Discurso durante a 189ª Sessão Especial, no Senado Federal

Abertura da Segunda Semana de Valorização da Pessoa com Deficiência.

Autor
Cristovam Buarque (PDT - Partido Democrático Trabalhista/DF)
Nome completo: Cristovam Ricardo Cavalcanti Buarque
Casa
Senado Federal
Tipo
Discurso
Resumo por assunto
POLITICA SOCIAL.:
  • Abertura da Segunda Semana de Valorização da Pessoa com Deficiência.
Publicação
Publicação no DSF de 22/11/2006 - Página 34890
Assunto
Outros > POLITICA SOCIAL.
Indexação
  • AVALIAÇÃO, DESENVOLVIMENTO, PAIS, QUALIDADE, JUSTIÇA, TRATAMENTO, PESSOA PORTADORA DE DEFICIENCIA, REGISTRO, INICIO, EVOLUÇÃO, BRASIL, NECESSIDADE, REFORÇO, COMPENSAÇÃO, DEFICIENCIA, ERRADICAÇÃO, DISCRIMINAÇÃO.
  • EXPECTATIVA, APROVAÇÃO, SENADO, OBRIGATORIEDADE, TELEVISÃO, CODIFICAÇÃO, LINGUAGEM, ATENDIMENTO, SURDO, MUDO.
  • DEFESA, PRIORIDADE, COMBATE, DESIGUALDADE SOCIAL, AGRAVAÇÃO, DISCRIMINAÇÃO, BRASIL.
  • COMPARAÇÃO, ANALFABETISMO, DEFICIENCIA FISICA, DEFESA, PRIORIDADE, EDUCAÇÃO, FORMA, INCLUSÃO, PESSOA PORTADORA DE DEFICIENCIA.

           O SR. CRISTOVAM BUARQUE (PDT - DF. Pronuncia o seguinte discurso.

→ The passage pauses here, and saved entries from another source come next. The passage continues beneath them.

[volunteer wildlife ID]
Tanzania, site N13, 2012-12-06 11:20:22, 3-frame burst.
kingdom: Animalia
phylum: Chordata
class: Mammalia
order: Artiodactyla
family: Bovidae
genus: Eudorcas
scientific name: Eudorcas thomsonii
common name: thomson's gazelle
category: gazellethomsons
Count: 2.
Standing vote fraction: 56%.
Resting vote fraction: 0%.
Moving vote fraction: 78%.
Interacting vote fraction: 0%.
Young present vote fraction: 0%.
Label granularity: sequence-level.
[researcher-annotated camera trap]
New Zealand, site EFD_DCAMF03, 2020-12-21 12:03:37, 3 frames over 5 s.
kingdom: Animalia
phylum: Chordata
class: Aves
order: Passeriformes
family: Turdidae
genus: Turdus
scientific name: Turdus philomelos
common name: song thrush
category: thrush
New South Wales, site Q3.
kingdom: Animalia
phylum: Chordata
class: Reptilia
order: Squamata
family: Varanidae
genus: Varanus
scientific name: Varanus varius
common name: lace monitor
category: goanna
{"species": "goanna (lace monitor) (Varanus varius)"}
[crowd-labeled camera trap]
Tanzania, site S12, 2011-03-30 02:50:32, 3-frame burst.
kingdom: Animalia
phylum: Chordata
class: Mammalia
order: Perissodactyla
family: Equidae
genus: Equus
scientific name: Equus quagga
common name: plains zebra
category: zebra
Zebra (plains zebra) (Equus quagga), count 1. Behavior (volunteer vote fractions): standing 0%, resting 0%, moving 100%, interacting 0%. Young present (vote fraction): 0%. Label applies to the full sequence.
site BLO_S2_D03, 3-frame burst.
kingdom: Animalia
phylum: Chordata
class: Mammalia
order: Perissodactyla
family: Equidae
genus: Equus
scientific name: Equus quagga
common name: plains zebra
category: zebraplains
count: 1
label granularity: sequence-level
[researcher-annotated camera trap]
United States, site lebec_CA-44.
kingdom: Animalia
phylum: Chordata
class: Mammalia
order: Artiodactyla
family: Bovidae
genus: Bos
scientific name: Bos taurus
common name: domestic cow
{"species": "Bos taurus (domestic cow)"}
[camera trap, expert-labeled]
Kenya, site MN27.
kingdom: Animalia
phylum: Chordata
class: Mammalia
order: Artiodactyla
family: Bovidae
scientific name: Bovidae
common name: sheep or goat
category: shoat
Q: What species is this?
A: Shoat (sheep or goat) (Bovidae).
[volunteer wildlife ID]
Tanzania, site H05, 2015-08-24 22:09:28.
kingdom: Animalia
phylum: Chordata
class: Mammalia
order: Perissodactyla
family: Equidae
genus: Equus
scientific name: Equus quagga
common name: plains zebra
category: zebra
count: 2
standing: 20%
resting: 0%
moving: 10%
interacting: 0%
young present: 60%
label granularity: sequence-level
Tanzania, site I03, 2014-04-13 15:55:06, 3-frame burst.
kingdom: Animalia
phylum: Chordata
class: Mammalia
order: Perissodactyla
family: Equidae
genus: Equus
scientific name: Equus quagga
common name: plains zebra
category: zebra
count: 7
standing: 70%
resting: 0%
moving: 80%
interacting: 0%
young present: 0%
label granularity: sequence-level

Sem revisão do orador.) - Sr. Presidente Renan Calheiros, senhores e senhoras que compõem a Mesa - caro amigo Skaf, Marcos Frota, todos os demais - minhas senhoras e meus senhores, não há qualquer indicador melhor de uma civilização do que o tratamento correto, justo e eficiente aos portadores de deficiência. Muito mais do que o tamanho dos prédios, o número de automóveis, o Produto Interno Bruto, muito mais do que indústria, o que realmente define um País, uma sociedade com civilização, é o fato de conseguir que as pessoas sejam tratadas igualmente, sem discriminação e com suas deficiências intrínsecas compensadas pelas diversas formas de que o mundo hoje já dispõe e que a ciência e a tecnologia hoje já oferece.

Alegro-me por estar aqui e sentir uma marcha pela civilização no Brasil, mas é preciso reconhecer que ainda estamos muito longe. Estamos muito longe, porque ainda não conseguimos fazer com que as deficiências sejam compensadas com apoios nem conseguimos fazer com que a discriminação seja eliminada.

O Brasil vai ser um País civilizado no dia em que ninguém deixar de andar por falta do apoio de um equipamento que permita o seu deslocamento, quando ninguém deixar de ver por falta de cirurgia ou de óculos, quando ninguém deixar de ouvir por falta de um aparelho ou de uma cirurgia, e quando nenhum adulto portador de deficiência auditiva deixar de entender o que é dito por falta de uma linguagem como esta utilizada na sessão especial de hoje.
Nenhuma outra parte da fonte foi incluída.